• [STUDY TEXT]:
╔══

Caravan of Love
Posted on: 8 May 2020 by Lorna Sergeant Collections and Exhibitions Officer in 2020
Today it will be 75 years since the guns fell silent at the end of the second world war in Europe. Years of carnage and destruction had come to an end and millions of people took to the streets and pubs to celebrate peace, mourn their loved ones and hope for a better future. Three months after the war had ended in Europe, just over 37,500 British Far East Prisoners of War (FEPOW) were liberated from camps and made the long-awaited journey home. One of these men was British Army Captain Reginald Newman from Powys Wales.
This is a handmade booklet currently on display in our special exhibition Secret Art of Survival - Creativity and Ingenuity of British Far East prisoners of war, 1942 – 1945. When Captain Reginald Newman was imprisoned at the Kuching prisoner of war camp in Borneo during the Second World War, he spent three years doing hard labour and surviving on a cup of rice a day.

╚══

• [DATA]:
╔══

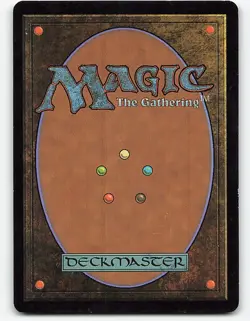 Flying Men #20 Magic the Gathering Card - Image 2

╚══

• [PROBLEMS AND TASKS]:
**A)** According to the Caravan of Love post, where was Captain Reginald Newman imprisoned during the Second World War?
**B)** Reproduce the passage of the Caravan of Love post starting with "Caravan of Love" and going on through "from Powys Wales.".
The material above is separate from the Caravan of Love post.

• [PER-TASK OUTPUTS]:
**A)** At the Kuching prisoner of war camp in Borneo.

**B)**
Caravan of Love
Posted on: 8 May 2020 by Lorna Sergeant Collections and Exhibitions Officer in 2020
Today it will be 75 years since the guns fell silent at the end of the second world war in Europe. Years of carnage and destruction had come to an end and millions of people took to the streets and pubs to celebrate peace, mourn their loved ones and hope for a better future. Three months after the war had ended in Europe, just over 37,500 British Far East Prisoners of War (FEPOW) were liberated from camps and made the long-awaited journey home. One of these men was British Army Captain Reginald Newman from Powys Wales.